START Passage

A recent example, which at least has sparked some outrage, is US training of 
Indonesian commandos accused of torturing and killing civilians. Despite a 
congressional ban, the Pentagon exploited a legal loophole allowing human 
rights training to provide instruction in demolitions, sniper techniques, 
psychological operations, and "military operations in urban terrain." The 
targets include workers who've lost their jobs during the country's economic 
crisis, students opposing President Suharto's military-dominated regime, and 
East Timorese who want independence. Nevertheless, the Clinton administration 
defends its actions as "engagement with an important country" that serves US 
national interests.

Less publicized, but equally deadly, is US involvement in the low-intensity 
war being waged in Mexico. Under the guise of anti-drug operations, the US 
has provided $50 million to Mexico for arms and training since 1995. This 
includes the US training of the Air-Mobile Special Forces Group (GAFE), 
created in direct response to the 1994 rebellion in Chiapas. 

After courses at Fort Bragg, GAFE units have gone on to kidnap, torture, and 
kill opponents of the government. Wearing hoods, they enter homes in the 
middle of the night to surprise their targets, and raid hotels and 
restaurants without presenting search warrants. Although responsibility for 
the massacre of 45 civilians in Acteal last December hasn't yet been directly 
traced to GAFE, that incident also reflects counter-insurgency lessons 
learned at the School of the Americas (SOA) in Georgia and other US training 
centers. 

In the new documentary, Father Roy: Inside the School of Assassins, Roy 
Bourgeois, a Maryknoll priest who's spent the last two decades trying to 
close the SOA, points out that the insurgents under attack are usually 
reformers, human rights workers, and peasants who oppose repressive 
governments. Despite platitudes about human rights, the US continues to 
pursue the same agenda that marked its past intervention in Latin America and 
Southeast Asia - making the world "safe" for corporate exploitation.

END Passage
START Given data

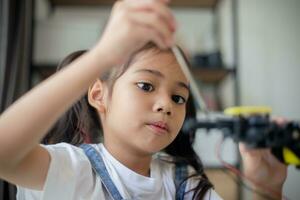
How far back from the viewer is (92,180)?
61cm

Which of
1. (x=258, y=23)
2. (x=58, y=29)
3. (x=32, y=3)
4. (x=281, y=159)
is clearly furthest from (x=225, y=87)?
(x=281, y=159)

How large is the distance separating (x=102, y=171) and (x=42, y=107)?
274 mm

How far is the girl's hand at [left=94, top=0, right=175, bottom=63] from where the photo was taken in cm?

END Given data
START Given data

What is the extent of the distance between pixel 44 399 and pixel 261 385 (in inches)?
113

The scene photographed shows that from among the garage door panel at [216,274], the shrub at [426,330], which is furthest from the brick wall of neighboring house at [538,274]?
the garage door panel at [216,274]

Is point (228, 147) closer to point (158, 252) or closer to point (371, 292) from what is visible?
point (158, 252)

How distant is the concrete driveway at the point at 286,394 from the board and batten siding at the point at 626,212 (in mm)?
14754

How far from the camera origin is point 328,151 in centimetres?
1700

END Given data
START Given data

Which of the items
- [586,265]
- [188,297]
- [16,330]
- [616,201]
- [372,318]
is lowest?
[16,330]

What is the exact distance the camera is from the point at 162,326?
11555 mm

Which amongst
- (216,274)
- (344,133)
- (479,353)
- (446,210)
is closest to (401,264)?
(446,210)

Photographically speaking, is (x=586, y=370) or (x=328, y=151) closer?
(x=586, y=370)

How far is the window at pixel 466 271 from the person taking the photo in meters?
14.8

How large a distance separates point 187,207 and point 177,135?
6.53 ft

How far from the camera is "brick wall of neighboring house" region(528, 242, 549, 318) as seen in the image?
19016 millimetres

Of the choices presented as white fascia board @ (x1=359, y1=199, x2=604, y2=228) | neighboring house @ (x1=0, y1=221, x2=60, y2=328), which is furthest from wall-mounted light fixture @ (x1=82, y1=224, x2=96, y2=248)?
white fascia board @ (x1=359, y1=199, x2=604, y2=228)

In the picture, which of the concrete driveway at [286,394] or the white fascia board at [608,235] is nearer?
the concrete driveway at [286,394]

END Given data

[Problem description]:
Set down the entire passage above on US military training in Indonesia and Mexico, word for word.

[Worked solution]:
A recent example, which at least has sparked some outrage, is US training of 
Indonesian commandos accused of torturing and killing civilians. Despite a 
congressional ban, the Pentagon exploited a legal loophole allowing human 
rights training to provide instruction in demolitions, sniper techniques, 
psychological operations, and "military operations in urban terrain." The 
targets include workers who've lost their jobs during the country's economic 
crisis, students opposing President Suharto's military-dominated regime, and 
East Timorese who want independence. Nevertheless, the Clinton administration 
defends its actions as "engagement with an important country" that serves US 
national interests.

Less publicized, but equally deadly, is US involvement in the low-intensity 
war being waged in Mexico. Under the guise of anti-drug operations, the US 
has provided $50 million to Mexico for arms and training since 1995. This 
includes the US training of the Air-Mobile Special Forces Group (GAFE), 
created in direct response to the 1994 rebellion in Chiapas. 

After courses at Fort Bragg, GAFE units have gone on to kidnap, torture, and 
kill opponents of the government. Wearing hoods, they enter homes in the 
middle of the night to surprise their targets, and raid hotels and 
restaurants without presenting search warrants. Although responsibility for 
the massacre of 45 civilians in Acteal last December hasn't yet been directly 
traced to GAFE, that incident also reflects counter-insurgency lessons 
learned at the School of the Americas (SOA) in Georgia and other US training 
centers. 

In the new documentary, Father Roy: Inside the School of Assassins, Roy 
Bourgeois, a Maryknoll priest who's spent the last two decades trying to 
close the SOA, points out that the insurgents under attack are usually 
reformers, human rights workers, and peasants who oppose repressive 
governments. Despite platitudes about human rights, the US continues to 
pursue the same agenda that marked its past intervention in Latin America and 
Southeast Asia - making the world "safe" for corporate exploitation.